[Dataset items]
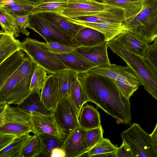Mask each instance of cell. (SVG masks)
Listing matches in <instances>:
<instances>
[{
  "mask_svg": "<svg viewBox=\"0 0 157 157\" xmlns=\"http://www.w3.org/2000/svg\"><path fill=\"white\" fill-rule=\"evenodd\" d=\"M54 53L67 67L68 69L79 75L87 72L96 67L95 65L75 52V50L66 53Z\"/></svg>",
  "mask_w": 157,
  "mask_h": 157,
  "instance_id": "15",
  "label": "cell"
},
{
  "mask_svg": "<svg viewBox=\"0 0 157 157\" xmlns=\"http://www.w3.org/2000/svg\"><path fill=\"white\" fill-rule=\"evenodd\" d=\"M67 17L68 21L73 23L90 28L101 33L104 35L107 42L112 40L118 35L128 31L124 22L93 23Z\"/></svg>",
  "mask_w": 157,
  "mask_h": 157,
  "instance_id": "11",
  "label": "cell"
},
{
  "mask_svg": "<svg viewBox=\"0 0 157 157\" xmlns=\"http://www.w3.org/2000/svg\"><path fill=\"white\" fill-rule=\"evenodd\" d=\"M17 106L21 110L30 115L50 116L52 114V111L47 108L42 101L40 91H32Z\"/></svg>",
  "mask_w": 157,
  "mask_h": 157,
  "instance_id": "18",
  "label": "cell"
},
{
  "mask_svg": "<svg viewBox=\"0 0 157 157\" xmlns=\"http://www.w3.org/2000/svg\"><path fill=\"white\" fill-rule=\"evenodd\" d=\"M28 1L29 2L33 3H34L37 4L39 2L41 1V0H23Z\"/></svg>",
  "mask_w": 157,
  "mask_h": 157,
  "instance_id": "48",
  "label": "cell"
},
{
  "mask_svg": "<svg viewBox=\"0 0 157 157\" xmlns=\"http://www.w3.org/2000/svg\"><path fill=\"white\" fill-rule=\"evenodd\" d=\"M25 55L21 50H18L0 63V87L19 67Z\"/></svg>",
  "mask_w": 157,
  "mask_h": 157,
  "instance_id": "21",
  "label": "cell"
},
{
  "mask_svg": "<svg viewBox=\"0 0 157 157\" xmlns=\"http://www.w3.org/2000/svg\"><path fill=\"white\" fill-rule=\"evenodd\" d=\"M57 79L54 74L48 75L43 87L41 90V98L43 103L49 109L53 110L58 101Z\"/></svg>",
  "mask_w": 157,
  "mask_h": 157,
  "instance_id": "20",
  "label": "cell"
},
{
  "mask_svg": "<svg viewBox=\"0 0 157 157\" xmlns=\"http://www.w3.org/2000/svg\"><path fill=\"white\" fill-rule=\"evenodd\" d=\"M25 78L22 76L19 68L0 87V98L5 95L12 90L20 81Z\"/></svg>",
  "mask_w": 157,
  "mask_h": 157,
  "instance_id": "38",
  "label": "cell"
},
{
  "mask_svg": "<svg viewBox=\"0 0 157 157\" xmlns=\"http://www.w3.org/2000/svg\"><path fill=\"white\" fill-rule=\"evenodd\" d=\"M39 135L41 144V153L39 156L50 157L52 150L56 147H61L64 140L47 133Z\"/></svg>",
  "mask_w": 157,
  "mask_h": 157,
  "instance_id": "31",
  "label": "cell"
},
{
  "mask_svg": "<svg viewBox=\"0 0 157 157\" xmlns=\"http://www.w3.org/2000/svg\"><path fill=\"white\" fill-rule=\"evenodd\" d=\"M112 51L121 58L136 73L145 90L157 100V71L145 57L128 51L116 41L107 42Z\"/></svg>",
  "mask_w": 157,
  "mask_h": 157,
  "instance_id": "2",
  "label": "cell"
},
{
  "mask_svg": "<svg viewBox=\"0 0 157 157\" xmlns=\"http://www.w3.org/2000/svg\"><path fill=\"white\" fill-rule=\"evenodd\" d=\"M69 96L76 108L79 117L82 107L85 103L89 101L82 87L79 76L75 80Z\"/></svg>",
  "mask_w": 157,
  "mask_h": 157,
  "instance_id": "30",
  "label": "cell"
},
{
  "mask_svg": "<svg viewBox=\"0 0 157 157\" xmlns=\"http://www.w3.org/2000/svg\"><path fill=\"white\" fill-rule=\"evenodd\" d=\"M36 14L47 20L73 37H75L79 31L84 27L71 22L67 17L58 13L47 12Z\"/></svg>",
  "mask_w": 157,
  "mask_h": 157,
  "instance_id": "19",
  "label": "cell"
},
{
  "mask_svg": "<svg viewBox=\"0 0 157 157\" xmlns=\"http://www.w3.org/2000/svg\"><path fill=\"white\" fill-rule=\"evenodd\" d=\"M150 135L153 148L157 153V121L154 128Z\"/></svg>",
  "mask_w": 157,
  "mask_h": 157,
  "instance_id": "46",
  "label": "cell"
},
{
  "mask_svg": "<svg viewBox=\"0 0 157 157\" xmlns=\"http://www.w3.org/2000/svg\"><path fill=\"white\" fill-rule=\"evenodd\" d=\"M54 74L58 84V101L64 97L69 95L73 85L79 74L69 69H66Z\"/></svg>",
  "mask_w": 157,
  "mask_h": 157,
  "instance_id": "24",
  "label": "cell"
},
{
  "mask_svg": "<svg viewBox=\"0 0 157 157\" xmlns=\"http://www.w3.org/2000/svg\"><path fill=\"white\" fill-rule=\"evenodd\" d=\"M32 136L29 134L17 138L11 144L0 150V157H21L22 150Z\"/></svg>",
  "mask_w": 157,
  "mask_h": 157,
  "instance_id": "29",
  "label": "cell"
},
{
  "mask_svg": "<svg viewBox=\"0 0 157 157\" xmlns=\"http://www.w3.org/2000/svg\"><path fill=\"white\" fill-rule=\"evenodd\" d=\"M19 50H22L21 42L14 36L1 30L0 63Z\"/></svg>",
  "mask_w": 157,
  "mask_h": 157,
  "instance_id": "23",
  "label": "cell"
},
{
  "mask_svg": "<svg viewBox=\"0 0 157 157\" xmlns=\"http://www.w3.org/2000/svg\"><path fill=\"white\" fill-rule=\"evenodd\" d=\"M145 0H104L102 2L117 6L124 11L125 22L138 14Z\"/></svg>",
  "mask_w": 157,
  "mask_h": 157,
  "instance_id": "26",
  "label": "cell"
},
{
  "mask_svg": "<svg viewBox=\"0 0 157 157\" xmlns=\"http://www.w3.org/2000/svg\"><path fill=\"white\" fill-rule=\"evenodd\" d=\"M34 71L22 79L12 90L0 98V102L17 105L21 103L32 92L30 86Z\"/></svg>",
  "mask_w": 157,
  "mask_h": 157,
  "instance_id": "17",
  "label": "cell"
},
{
  "mask_svg": "<svg viewBox=\"0 0 157 157\" xmlns=\"http://www.w3.org/2000/svg\"><path fill=\"white\" fill-rule=\"evenodd\" d=\"M62 14L71 18L100 17L112 22H125L123 9L95 0H69Z\"/></svg>",
  "mask_w": 157,
  "mask_h": 157,
  "instance_id": "3",
  "label": "cell"
},
{
  "mask_svg": "<svg viewBox=\"0 0 157 157\" xmlns=\"http://www.w3.org/2000/svg\"><path fill=\"white\" fill-rule=\"evenodd\" d=\"M80 75L79 79L89 101L119 123H129L132 119L130 99L123 94L114 80L89 72Z\"/></svg>",
  "mask_w": 157,
  "mask_h": 157,
  "instance_id": "1",
  "label": "cell"
},
{
  "mask_svg": "<svg viewBox=\"0 0 157 157\" xmlns=\"http://www.w3.org/2000/svg\"><path fill=\"white\" fill-rule=\"evenodd\" d=\"M32 132L34 134L47 133L64 139L67 135L50 116L31 114L29 118Z\"/></svg>",
  "mask_w": 157,
  "mask_h": 157,
  "instance_id": "10",
  "label": "cell"
},
{
  "mask_svg": "<svg viewBox=\"0 0 157 157\" xmlns=\"http://www.w3.org/2000/svg\"><path fill=\"white\" fill-rule=\"evenodd\" d=\"M152 44L157 49V38L155 39Z\"/></svg>",
  "mask_w": 157,
  "mask_h": 157,
  "instance_id": "49",
  "label": "cell"
},
{
  "mask_svg": "<svg viewBox=\"0 0 157 157\" xmlns=\"http://www.w3.org/2000/svg\"><path fill=\"white\" fill-rule=\"evenodd\" d=\"M86 130L78 127L66 136L61 147L66 157H80L84 153L83 142Z\"/></svg>",
  "mask_w": 157,
  "mask_h": 157,
  "instance_id": "13",
  "label": "cell"
},
{
  "mask_svg": "<svg viewBox=\"0 0 157 157\" xmlns=\"http://www.w3.org/2000/svg\"><path fill=\"white\" fill-rule=\"evenodd\" d=\"M75 38L80 46H93L106 41L102 33L87 27H84L80 30Z\"/></svg>",
  "mask_w": 157,
  "mask_h": 157,
  "instance_id": "25",
  "label": "cell"
},
{
  "mask_svg": "<svg viewBox=\"0 0 157 157\" xmlns=\"http://www.w3.org/2000/svg\"><path fill=\"white\" fill-rule=\"evenodd\" d=\"M50 157H66L64 151L61 147H56L51 151Z\"/></svg>",
  "mask_w": 157,
  "mask_h": 157,
  "instance_id": "45",
  "label": "cell"
},
{
  "mask_svg": "<svg viewBox=\"0 0 157 157\" xmlns=\"http://www.w3.org/2000/svg\"><path fill=\"white\" fill-rule=\"evenodd\" d=\"M79 118V126L85 130L97 128L101 125L99 112L93 105L86 104L83 106Z\"/></svg>",
  "mask_w": 157,
  "mask_h": 157,
  "instance_id": "22",
  "label": "cell"
},
{
  "mask_svg": "<svg viewBox=\"0 0 157 157\" xmlns=\"http://www.w3.org/2000/svg\"><path fill=\"white\" fill-rule=\"evenodd\" d=\"M107 42L93 46H81L75 51L85 57L96 67L110 64L107 54Z\"/></svg>",
  "mask_w": 157,
  "mask_h": 157,
  "instance_id": "12",
  "label": "cell"
},
{
  "mask_svg": "<svg viewBox=\"0 0 157 157\" xmlns=\"http://www.w3.org/2000/svg\"><path fill=\"white\" fill-rule=\"evenodd\" d=\"M41 153V144L39 135L32 136L24 147L21 153V157L39 156Z\"/></svg>",
  "mask_w": 157,
  "mask_h": 157,
  "instance_id": "35",
  "label": "cell"
},
{
  "mask_svg": "<svg viewBox=\"0 0 157 157\" xmlns=\"http://www.w3.org/2000/svg\"><path fill=\"white\" fill-rule=\"evenodd\" d=\"M49 50L54 53H64L74 51L76 48L55 42H46Z\"/></svg>",
  "mask_w": 157,
  "mask_h": 157,
  "instance_id": "40",
  "label": "cell"
},
{
  "mask_svg": "<svg viewBox=\"0 0 157 157\" xmlns=\"http://www.w3.org/2000/svg\"><path fill=\"white\" fill-rule=\"evenodd\" d=\"M48 72L44 68L37 66L32 76L30 88L32 91H40L48 78Z\"/></svg>",
  "mask_w": 157,
  "mask_h": 157,
  "instance_id": "34",
  "label": "cell"
},
{
  "mask_svg": "<svg viewBox=\"0 0 157 157\" xmlns=\"http://www.w3.org/2000/svg\"><path fill=\"white\" fill-rule=\"evenodd\" d=\"M56 121L67 135L79 127V117L74 105L69 95L60 99L52 110Z\"/></svg>",
  "mask_w": 157,
  "mask_h": 157,
  "instance_id": "9",
  "label": "cell"
},
{
  "mask_svg": "<svg viewBox=\"0 0 157 157\" xmlns=\"http://www.w3.org/2000/svg\"><path fill=\"white\" fill-rule=\"evenodd\" d=\"M9 105L0 117V134H10L19 138L32 132L29 119L30 115L17 106Z\"/></svg>",
  "mask_w": 157,
  "mask_h": 157,
  "instance_id": "8",
  "label": "cell"
},
{
  "mask_svg": "<svg viewBox=\"0 0 157 157\" xmlns=\"http://www.w3.org/2000/svg\"><path fill=\"white\" fill-rule=\"evenodd\" d=\"M95 0L97 2H102L104 0Z\"/></svg>",
  "mask_w": 157,
  "mask_h": 157,
  "instance_id": "50",
  "label": "cell"
},
{
  "mask_svg": "<svg viewBox=\"0 0 157 157\" xmlns=\"http://www.w3.org/2000/svg\"><path fill=\"white\" fill-rule=\"evenodd\" d=\"M27 28L38 33L47 43L55 42L77 48L80 47L75 37L37 14L28 16Z\"/></svg>",
  "mask_w": 157,
  "mask_h": 157,
  "instance_id": "7",
  "label": "cell"
},
{
  "mask_svg": "<svg viewBox=\"0 0 157 157\" xmlns=\"http://www.w3.org/2000/svg\"><path fill=\"white\" fill-rule=\"evenodd\" d=\"M0 23L2 31L16 38L20 36L15 27L14 17L0 8Z\"/></svg>",
  "mask_w": 157,
  "mask_h": 157,
  "instance_id": "33",
  "label": "cell"
},
{
  "mask_svg": "<svg viewBox=\"0 0 157 157\" xmlns=\"http://www.w3.org/2000/svg\"><path fill=\"white\" fill-rule=\"evenodd\" d=\"M128 31L149 44L157 38V0H145L139 13L125 22Z\"/></svg>",
  "mask_w": 157,
  "mask_h": 157,
  "instance_id": "4",
  "label": "cell"
},
{
  "mask_svg": "<svg viewBox=\"0 0 157 157\" xmlns=\"http://www.w3.org/2000/svg\"><path fill=\"white\" fill-rule=\"evenodd\" d=\"M117 146L113 144L109 139L103 138L96 145L80 157H115Z\"/></svg>",
  "mask_w": 157,
  "mask_h": 157,
  "instance_id": "27",
  "label": "cell"
},
{
  "mask_svg": "<svg viewBox=\"0 0 157 157\" xmlns=\"http://www.w3.org/2000/svg\"><path fill=\"white\" fill-rule=\"evenodd\" d=\"M123 67L110 63L107 65L95 67L88 72L105 76L115 80L120 75Z\"/></svg>",
  "mask_w": 157,
  "mask_h": 157,
  "instance_id": "36",
  "label": "cell"
},
{
  "mask_svg": "<svg viewBox=\"0 0 157 157\" xmlns=\"http://www.w3.org/2000/svg\"><path fill=\"white\" fill-rule=\"evenodd\" d=\"M35 4H17L12 6L0 7L4 10L7 13L14 17L27 16L32 12Z\"/></svg>",
  "mask_w": 157,
  "mask_h": 157,
  "instance_id": "37",
  "label": "cell"
},
{
  "mask_svg": "<svg viewBox=\"0 0 157 157\" xmlns=\"http://www.w3.org/2000/svg\"><path fill=\"white\" fill-rule=\"evenodd\" d=\"M103 132L101 125L98 128L86 130L83 142L84 154L90 150L103 138Z\"/></svg>",
  "mask_w": 157,
  "mask_h": 157,
  "instance_id": "32",
  "label": "cell"
},
{
  "mask_svg": "<svg viewBox=\"0 0 157 157\" xmlns=\"http://www.w3.org/2000/svg\"><path fill=\"white\" fill-rule=\"evenodd\" d=\"M69 0H41L34 7L29 16L47 12L57 13L62 14Z\"/></svg>",
  "mask_w": 157,
  "mask_h": 157,
  "instance_id": "28",
  "label": "cell"
},
{
  "mask_svg": "<svg viewBox=\"0 0 157 157\" xmlns=\"http://www.w3.org/2000/svg\"><path fill=\"white\" fill-rule=\"evenodd\" d=\"M130 52L144 57L149 44L139 36L127 31L116 36L113 39Z\"/></svg>",
  "mask_w": 157,
  "mask_h": 157,
  "instance_id": "16",
  "label": "cell"
},
{
  "mask_svg": "<svg viewBox=\"0 0 157 157\" xmlns=\"http://www.w3.org/2000/svg\"><path fill=\"white\" fill-rule=\"evenodd\" d=\"M114 81L121 93L129 99L142 85L138 76L128 65L123 66L120 75Z\"/></svg>",
  "mask_w": 157,
  "mask_h": 157,
  "instance_id": "14",
  "label": "cell"
},
{
  "mask_svg": "<svg viewBox=\"0 0 157 157\" xmlns=\"http://www.w3.org/2000/svg\"><path fill=\"white\" fill-rule=\"evenodd\" d=\"M17 137L10 134H0V150L8 146Z\"/></svg>",
  "mask_w": 157,
  "mask_h": 157,
  "instance_id": "43",
  "label": "cell"
},
{
  "mask_svg": "<svg viewBox=\"0 0 157 157\" xmlns=\"http://www.w3.org/2000/svg\"><path fill=\"white\" fill-rule=\"evenodd\" d=\"M14 20L16 30L19 33L28 36L30 33L26 29L29 25L28 16L17 17L14 18Z\"/></svg>",
  "mask_w": 157,
  "mask_h": 157,
  "instance_id": "39",
  "label": "cell"
},
{
  "mask_svg": "<svg viewBox=\"0 0 157 157\" xmlns=\"http://www.w3.org/2000/svg\"><path fill=\"white\" fill-rule=\"evenodd\" d=\"M8 105L5 103L0 102V117L4 113Z\"/></svg>",
  "mask_w": 157,
  "mask_h": 157,
  "instance_id": "47",
  "label": "cell"
},
{
  "mask_svg": "<svg viewBox=\"0 0 157 157\" xmlns=\"http://www.w3.org/2000/svg\"><path fill=\"white\" fill-rule=\"evenodd\" d=\"M32 3H33L23 0H0V7L5 6H12L17 4Z\"/></svg>",
  "mask_w": 157,
  "mask_h": 157,
  "instance_id": "44",
  "label": "cell"
},
{
  "mask_svg": "<svg viewBox=\"0 0 157 157\" xmlns=\"http://www.w3.org/2000/svg\"><path fill=\"white\" fill-rule=\"evenodd\" d=\"M144 57L157 71V49L152 44L148 46Z\"/></svg>",
  "mask_w": 157,
  "mask_h": 157,
  "instance_id": "41",
  "label": "cell"
},
{
  "mask_svg": "<svg viewBox=\"0 0 157 157\" xmlns=\"http://www.w3.org/2000/svg\"><path fill=\"white\" fill-rule=\"evenodd\" d=\"M121 136L130 148L133 157H157L150 134L139 124L133 123Z\"/></svg>",
  "mask_w": 157,
  "mask_h": 157,
  "instance_id": "6",
  "label": "cell"
},
{
  "mask_svg": "<svg viewBox=\"0 0 157 157\" xmlns=\"http://www.w3.org/2000/svg\"><path fill=\"white\" fill-rule=\"evenodd\" d=\"M115 157H133L128 146L123 141L120 147L115 151Z\"/></svg>",
  "mask_w": 157,
  "mask_h": 157,
  "instance_id": "42",
  "label": "cell"
},
{
  "mask_svg": "<svg viewBox=\"0 0 157 157\" xmlns=\"http://www.w3.org/2000/svg\"><path fill=\"white\" fill-rule=\"evenodd\" d=\"M22 50L37 65L50 74L68 69L67 67L49 49L46 42L27 37L21 42Z\"/></svg>",
  "mask_w": 157,
  "mask_h": 157,
  "instance_id": "5",
  "label": "cell"
}]
</instances>
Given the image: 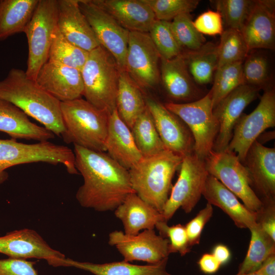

-- Aim --
Pull out every line of the items above that contains the string "instances".

-- Expected output --
Listing matches in <instances>:
<instances>
</instances>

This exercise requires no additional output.